C'est un autre service en ligne incontournable qui a cette fois-ci été victime du bouclier italien, avec le blocage de Google Drive samedi soir. Indisponible pour des millions d'utilisateurs, le service a été rétabli intégralement un peu plus de 12 heures après le blocage, qui intervenait sur un sous-domaine du géant américain.
Blocage de Google Drive : quand le Piracy Shield fait craindre le pire
Les critiques n'ont pas tardé à pleuvoir après le blocage de Google Drive. De nombreuses voix s'élèvent pour pointer du doigt un système qui, en plus d'être en incapacité de prouver son efficacité, est à l'origine de dommages collatéraux en bloquant des services légitimes et essentiels aux italiens. L'expert en informatique Stefano Quintarelli n'a pas pris de gants pour titrer, sur son blog, "la plus grande cyberattaque en Italie". Ce n'est d'ailleurs pas la première fois que de tels services sont victimes du Piracy Shield puisque Akamai, Zenlayer, OVH, et bien sûr Cloudflare, en ont déjà subi les conséquences par le passé.

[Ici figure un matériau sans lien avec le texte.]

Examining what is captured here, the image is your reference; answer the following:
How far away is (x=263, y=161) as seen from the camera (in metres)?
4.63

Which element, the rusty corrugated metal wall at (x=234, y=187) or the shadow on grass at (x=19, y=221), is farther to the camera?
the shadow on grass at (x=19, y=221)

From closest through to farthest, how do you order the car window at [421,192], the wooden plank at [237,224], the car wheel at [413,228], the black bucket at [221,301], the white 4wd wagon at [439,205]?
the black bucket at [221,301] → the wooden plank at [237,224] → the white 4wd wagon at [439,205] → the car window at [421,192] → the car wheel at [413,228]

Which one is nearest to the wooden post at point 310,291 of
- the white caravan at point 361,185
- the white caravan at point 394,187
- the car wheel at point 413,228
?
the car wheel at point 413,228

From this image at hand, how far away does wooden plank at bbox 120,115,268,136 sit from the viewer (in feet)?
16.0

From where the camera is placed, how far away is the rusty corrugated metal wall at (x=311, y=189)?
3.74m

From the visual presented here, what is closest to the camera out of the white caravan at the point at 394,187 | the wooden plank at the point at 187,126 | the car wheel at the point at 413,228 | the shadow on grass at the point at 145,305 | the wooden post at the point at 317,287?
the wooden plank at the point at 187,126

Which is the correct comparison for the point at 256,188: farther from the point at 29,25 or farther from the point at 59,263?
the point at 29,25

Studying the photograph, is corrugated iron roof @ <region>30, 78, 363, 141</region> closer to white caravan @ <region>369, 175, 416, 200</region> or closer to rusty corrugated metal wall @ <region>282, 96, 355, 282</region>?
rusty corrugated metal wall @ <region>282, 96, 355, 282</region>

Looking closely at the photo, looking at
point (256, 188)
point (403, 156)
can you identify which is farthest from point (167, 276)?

Dans un débat diffusé en direct sur YouTube, l'actuel commissaire de l'AGCOM, Massimiliano Capitanio, a écarté la responsabilité du blocage de Google Drive. Il a néanmoins reconnu la gravité de la situation et s'est voulu rassurant en expliquant que cela "ne devrait plus se reproduire". Il a expliqué que le blocage de Google Drive était dû à "un rapport erroné" déposé par un ayant droit. Selon lui, 600 domaines et 200 adresses IP associés à des services IPTV ont été bloqués ce même jour, sans que cela pose aucun problème. Cette information lui a permis de rebondir en expliquant que, comme Cloudflare avant lui, Google était en partie responsable de la situation puisqu'il n'avait pas préalablement enregistré ses noms de domaine à la liste blanche du Piracy Shield.
Loin de convaincre, le représentant de l'AGCOM a dû faire face aux critiques. Au centre des débats, les vulnérabilités induites par le bouclier italien font craindre le pire aux experts comme Stefano Quintarelli. En bref, il redoute que ce mécanisme de blocage puisse être infiltré par un acteur malveillant, qui serait ainsi capable de bloquer des services autrement vitaux que Google Drive, comme les hôpitaux et d'autres infrastructures sensibles.